Saved data entries
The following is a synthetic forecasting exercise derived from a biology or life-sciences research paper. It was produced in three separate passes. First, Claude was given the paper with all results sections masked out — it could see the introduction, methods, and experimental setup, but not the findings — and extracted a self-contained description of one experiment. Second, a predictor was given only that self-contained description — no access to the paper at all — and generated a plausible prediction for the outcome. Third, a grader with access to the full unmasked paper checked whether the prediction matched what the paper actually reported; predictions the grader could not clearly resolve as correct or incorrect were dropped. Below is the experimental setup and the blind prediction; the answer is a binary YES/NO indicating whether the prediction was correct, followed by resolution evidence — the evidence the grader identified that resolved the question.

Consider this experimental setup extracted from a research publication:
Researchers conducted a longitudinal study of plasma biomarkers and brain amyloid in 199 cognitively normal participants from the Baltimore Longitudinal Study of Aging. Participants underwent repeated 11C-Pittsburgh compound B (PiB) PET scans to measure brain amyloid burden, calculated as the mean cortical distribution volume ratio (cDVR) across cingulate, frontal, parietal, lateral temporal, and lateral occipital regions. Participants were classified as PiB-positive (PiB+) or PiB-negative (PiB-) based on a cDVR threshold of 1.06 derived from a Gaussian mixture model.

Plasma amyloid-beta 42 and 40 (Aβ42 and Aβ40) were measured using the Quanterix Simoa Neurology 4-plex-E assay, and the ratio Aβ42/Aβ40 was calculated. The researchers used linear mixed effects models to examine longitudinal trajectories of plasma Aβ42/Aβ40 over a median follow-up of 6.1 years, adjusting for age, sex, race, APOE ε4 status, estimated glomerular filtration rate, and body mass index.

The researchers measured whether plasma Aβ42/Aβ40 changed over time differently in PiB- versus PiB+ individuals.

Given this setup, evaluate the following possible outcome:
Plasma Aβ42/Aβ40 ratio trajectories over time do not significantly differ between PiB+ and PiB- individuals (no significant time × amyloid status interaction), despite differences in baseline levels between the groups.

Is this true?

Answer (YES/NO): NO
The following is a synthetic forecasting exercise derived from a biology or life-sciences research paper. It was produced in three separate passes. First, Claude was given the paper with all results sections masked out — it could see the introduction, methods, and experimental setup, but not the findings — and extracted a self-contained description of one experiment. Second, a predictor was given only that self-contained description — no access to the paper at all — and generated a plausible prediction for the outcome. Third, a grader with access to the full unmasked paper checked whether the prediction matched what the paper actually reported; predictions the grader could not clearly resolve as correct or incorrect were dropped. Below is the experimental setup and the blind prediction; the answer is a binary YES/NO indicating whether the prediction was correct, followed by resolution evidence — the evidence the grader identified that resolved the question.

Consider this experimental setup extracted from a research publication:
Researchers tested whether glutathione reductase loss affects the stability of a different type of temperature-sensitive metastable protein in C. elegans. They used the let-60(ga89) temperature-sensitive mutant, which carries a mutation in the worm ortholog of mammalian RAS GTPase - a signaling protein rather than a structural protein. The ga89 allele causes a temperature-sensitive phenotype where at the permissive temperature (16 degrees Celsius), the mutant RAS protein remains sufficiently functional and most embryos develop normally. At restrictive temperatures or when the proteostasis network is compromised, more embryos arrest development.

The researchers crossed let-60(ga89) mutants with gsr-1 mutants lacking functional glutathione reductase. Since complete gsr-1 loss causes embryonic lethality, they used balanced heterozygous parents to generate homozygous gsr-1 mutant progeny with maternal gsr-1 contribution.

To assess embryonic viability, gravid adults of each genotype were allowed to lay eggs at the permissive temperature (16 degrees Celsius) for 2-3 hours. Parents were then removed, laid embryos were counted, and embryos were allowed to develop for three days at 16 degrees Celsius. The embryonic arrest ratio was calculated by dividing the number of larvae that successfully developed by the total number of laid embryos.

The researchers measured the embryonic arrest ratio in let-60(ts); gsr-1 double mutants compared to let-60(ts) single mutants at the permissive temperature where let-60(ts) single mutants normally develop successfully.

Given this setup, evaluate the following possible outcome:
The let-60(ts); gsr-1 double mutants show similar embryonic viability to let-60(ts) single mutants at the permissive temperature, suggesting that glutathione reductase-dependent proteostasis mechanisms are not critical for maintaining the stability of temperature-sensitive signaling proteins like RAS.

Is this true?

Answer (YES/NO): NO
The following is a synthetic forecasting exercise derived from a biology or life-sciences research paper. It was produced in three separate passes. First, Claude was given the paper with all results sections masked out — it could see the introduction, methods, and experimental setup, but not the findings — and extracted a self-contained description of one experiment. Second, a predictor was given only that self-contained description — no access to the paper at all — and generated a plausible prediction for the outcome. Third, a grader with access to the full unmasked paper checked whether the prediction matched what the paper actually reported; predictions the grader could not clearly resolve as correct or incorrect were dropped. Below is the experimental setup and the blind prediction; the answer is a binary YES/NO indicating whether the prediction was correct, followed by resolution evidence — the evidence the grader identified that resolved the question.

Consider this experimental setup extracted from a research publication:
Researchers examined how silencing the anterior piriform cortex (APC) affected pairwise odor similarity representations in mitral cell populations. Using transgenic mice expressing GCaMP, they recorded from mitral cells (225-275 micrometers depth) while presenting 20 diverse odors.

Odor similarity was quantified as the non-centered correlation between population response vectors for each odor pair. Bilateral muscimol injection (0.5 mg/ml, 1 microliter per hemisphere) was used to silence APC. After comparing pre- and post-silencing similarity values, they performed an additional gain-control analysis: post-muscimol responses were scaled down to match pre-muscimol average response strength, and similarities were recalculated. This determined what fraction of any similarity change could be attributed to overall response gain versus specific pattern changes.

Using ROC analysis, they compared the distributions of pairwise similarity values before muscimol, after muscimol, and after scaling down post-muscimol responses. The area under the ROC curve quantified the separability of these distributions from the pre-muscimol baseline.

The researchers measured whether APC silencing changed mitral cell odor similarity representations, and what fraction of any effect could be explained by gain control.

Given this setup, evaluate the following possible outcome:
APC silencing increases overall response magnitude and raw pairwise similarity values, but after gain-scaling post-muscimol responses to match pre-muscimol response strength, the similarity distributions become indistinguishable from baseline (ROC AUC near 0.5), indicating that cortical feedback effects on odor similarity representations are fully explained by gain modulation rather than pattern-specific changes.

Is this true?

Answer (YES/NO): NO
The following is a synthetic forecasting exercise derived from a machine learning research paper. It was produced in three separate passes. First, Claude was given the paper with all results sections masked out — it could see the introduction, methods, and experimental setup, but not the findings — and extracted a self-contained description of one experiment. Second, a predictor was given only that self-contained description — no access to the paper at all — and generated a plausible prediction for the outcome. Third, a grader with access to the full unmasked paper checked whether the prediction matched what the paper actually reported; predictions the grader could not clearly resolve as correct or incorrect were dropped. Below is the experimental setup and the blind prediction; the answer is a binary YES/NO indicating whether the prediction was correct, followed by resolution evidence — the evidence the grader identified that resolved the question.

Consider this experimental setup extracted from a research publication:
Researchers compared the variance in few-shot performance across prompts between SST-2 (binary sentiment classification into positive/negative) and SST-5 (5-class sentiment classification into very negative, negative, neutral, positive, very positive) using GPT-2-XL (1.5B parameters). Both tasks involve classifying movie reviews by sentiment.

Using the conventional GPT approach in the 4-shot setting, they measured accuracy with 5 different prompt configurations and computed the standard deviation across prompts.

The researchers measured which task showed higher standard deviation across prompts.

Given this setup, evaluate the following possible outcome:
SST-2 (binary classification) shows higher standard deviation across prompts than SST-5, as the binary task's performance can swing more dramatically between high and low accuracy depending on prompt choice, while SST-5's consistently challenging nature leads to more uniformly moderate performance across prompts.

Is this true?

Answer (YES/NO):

### What to do
A reply that repeats all the data exactly is required.

### Solution to this exercise
The following is a synthetic forecasting exercise derived from a biology or life-sciences research paper. It was produced in three separate passes. First, Claude was given the paper with all results sections masked out — it could see the introduction, methods, and experimental setup, but not the findings — and extracted a self-contained description of one experiment. Second, a predictor was given only that self-contained description — no access to the paper at all — and generated a plausible prediction for the outcome. Third, a grader with access to the full unmasked paper checked whether the prediction matched what the paper actually reported; predictions the grader could not clearly resolve as correct or incorrect were dropped. Below is the experimental setup and the blind prediction; the answer is a binary YES/NO indicating whether the prediction was correct, followed by resolution evidence — the evidence the grader identified that resolved the question.

Consider this experimental setup extracted from a research publication:
Researchers conducted a longitudinal study of plasma biomarkers and brain amyloid in 199 cognitively normal participants from the Baltimore Longitudinal Study of Aging. Participants underwent repeated 11C-Pittsburgh compound B (PiB) PET scans to measure brain amyloid burden, calculated as the mean cortical distribution volume ratio (cDVR) across cingulate, frontal, parietal, lateral temporal, and lateral occipital regions. Participants were classified as PiB-positive (PiB+) or PiB-negative (PiB-) based on a cDVR threshold of 1.06 derived from a Gaussian mixture model.

Plasma amyloid-beta 42 and 40 (Aβ42 and Aβ40) were measured using the Quanterix Simoa Neurology 4-plex-E assay, and the ratio Aβ42/Aβ40 was calculated. The researchers used linear mixed effects models to examine longitudinal trajectories of plasma Aβ42/Aβ40 over a median follow-up of 6.1 years, adjusting for age, sex, race, APOE ε4 status, estimated glomerular filtration rate, and body mass index.

The researchers measured whether plasma Aβ42/Aβ40 changed over time differently in PiB- versus PiB+ individuals.

Given this setup, evaluate the following possible outcome:
Plasma Aβ42/Aβ40 ratio trajectories over time do not significantly differ between PiB+ and PiB- individuals (no significant time × amyloid status interaction), despite differences in baseline levels between the groups.

Is this true?

Answer (YES/NO): NO
The following is a synthetic forecasting exercise derived from a biology or life-sciences research paper. It was produced in three separate passes. First, Claude was given the paper with all results sections masked out — it could see the introduction, methods, and experimental setup, but not the findings — and extracted a self-contained description of one experiment. Second, a predictor was given only that self-contained description — no access to the paper at all — and generated a plausible prediction for the outcome. Third, a grader with access to the full unmasked paper checked whether the prediction matched what the paper actually reported; predictions the grader could not clearly resolve as correct or incorrect were dropped. Below is the experimental setup and the blind prediction; the answer is a binary YES/NO indicating whether the prediction was correct, followed by resolution evidence — the evidence the grader identified that resolved the question.

Consider this experimental setup extracted from a research publication:
Researchers tested whether glutathione reductase loss affects the stability of a different type of temperature-sensitive metastable protein in C. elegans. They used the let-60(ga89) temperature-sensitive mutant, which carries a mutation in the worm ortholog of mammalian RAS GTPase - a signaling protein rather than a structural protein. The ga89 allele causes a temperature-sensitive phenotype where at the permissive temperature (16 degrees Celsius), the mutant RAS protein remains sufficiently functional and most embryos develop normally. At restrictive temperatures or when the proteostasis network is compromised, more embryos arrest development.

The researchers crossed let-60(ga89) mutants with gsr-1 mutants lacking functional glutathione reductase. Since complete gsr-1 loss causes embryonic lethality, they used balanced heterozygous parents to generate homozygous gsr-1 mutant progeny with maternal gsr-1 contribution.

To assess embryonic viability, gravid adults of each genotype were allowed to lay eggs at the permissive temperature (16 degrees Celsius) for 2-3 hours. Parents were then removed, laid embryos were counted, and embryos were allowed to develop for three days at 16 degrees Celsius. The embryonic arrest ratio was calculated by dividing the number of larvae that successfully developed by the total number of laid embryos.

The researchers measured the embryonic arrest ratio in let-60(ts); gsr-1 double mutants compared to let-60(ts) single mutants at the permissive temperature where let-60(ts) single mutants normally develop successfully.

Given this setup, evaluate the following possible outcome:
The let-60(ts); gsr-1 double mutants show similar embryonic viability to let-60(ts) single mutants at the permissive temperature, suggesting that glutathione reductase-dependent proteostasis mechanisms are not critical for maintaining the stability of temperature-sensitive signaling proteins like RAS.

Is this true?

Answer (YES/NO): NO
The following is a synthetic forecasting exercise derived from a biology or life-sciences research paper. It was produced in three separate passes. First, Claude was given the paper with all results sections masked out — it could see the introduction, methods, and experimental setup, but not the findings — and extracted a self-contained description of one experiment. Second, a predictor was given only that self-contained description — no access to the paper at all — and generated a plausible prediction for the outcome. Third, a grader with access to the full unmasked paper checked whether the prediction matched what the paper actually reported; predictions the grader could not clearly resolve as correct or incorrect were dropped. Below is the experimental setup and the blind prediction; the answer is a binary YES/NO indicating whether the prediction was correct, followed by resolution evidence — the evidence the grader identified that resolved the question.

Consider this experimental setup extracted from a research publication:
Researchers examined how silencing the anterior piriform cortex (APC) affected pairwise odor similarity representations in mitral cell populations. Using transgenic mice expressing GCaMP, they recorded from mitral cells (225-275 micrometers depth) while presenting 20 diverse odors.

Odor similarity was quantified as the non-centered correlation between population response vectors for each odor pair. Bilateral muscimol injection (0.5 mg/ml, 1 microliter per hemisphere) was used to silence APC. After comparing pre- and post-silencing similarity values, they performed an additional gain-control analysis: post-muscimol responses were scaled down to match pre-muscimol average response strength, and similarities were recalculated. This determined what fraction of any similarity change could be attributed to overall response gain versus specific pattern changes.

Using ROC analysis, they compared the distributions of pairwise similarity values before muscimol, after muscimol, and after scaling down post-muscimol responses. The area under the ROC curve quantified the separability of these distributions from the pre-muscimol baseline.

The researchers measured whether APC silencing changed mitral cell odor similarity representations, and what fraction of any effect could be explained by gain control.

Given this setup, evaluate the following possible outcome:
APC silencing increases overall response magnitude and raw pairwise similarity values, but after gain-scaling post-muscimol responses to match pre-muscimol response strength, the similarity distributions become indistinguishable from baseline (ROC AUC near 0.5), indicating that cortical feedback effects on odor similarity representations are fully explained by gain modulation rather than pattern-specific changes.

Is this true?

Answer (YES/NO): NO
The following is a synthetic forecasting exercise derived from a machine learning research paper. It was produced in three separate passes. First, Claude was given the paper with all results sections masked out — it could see the introduction, methods, and experimental setup, but not the findings — and extracted a self-contained description of one experiment. Second, a predictor was given only that self-contained description — no access to the paper at all — and generated a plausible prediction for the outcome. Third, a grader with access to the full unmasked paper checked whether the prediction matched what the paper actually reported; predictions the grader could not clearly resolve as correct or incorrect were dropped. Below is the experimental setup and the blind prediction; the answer is a binary YES/NO indicating whether the prediction was correct, followed by resolution evidence — the evidence the grader identified that resolved the question.

Consider this experimental setup extracted from a research publication:
Researchers compared the variance in few-shot performance across prompts between SST-2 (binary sentiment classification into positive/negative) and SST-5 (5-class sentiment classification into very negative, negative, neutral, positive, very positive) using GPT-2-XL (1.5B parameters). Both tasks involve classifying movie reviews by sentiment.

Using the conventional GPT approach in the 4-shot setting, they measured accuracy with 5 different prompt configurations and computed the standard deviation across prompts.

The researchers measured which task showed higher standard deviation across prompts.

Given this setup, evaluate the following possible outcome:
SST-2 (binary classification) shows higher standard deviation across prompts than SST-5, as the binary task's performance can swing more dramatically between high and low accuracy depending on prompt choice, while SST-5's consistently challenging nature leads to more uniformly moderate performance across prompts.

Is this true?

Answer (YES/NO):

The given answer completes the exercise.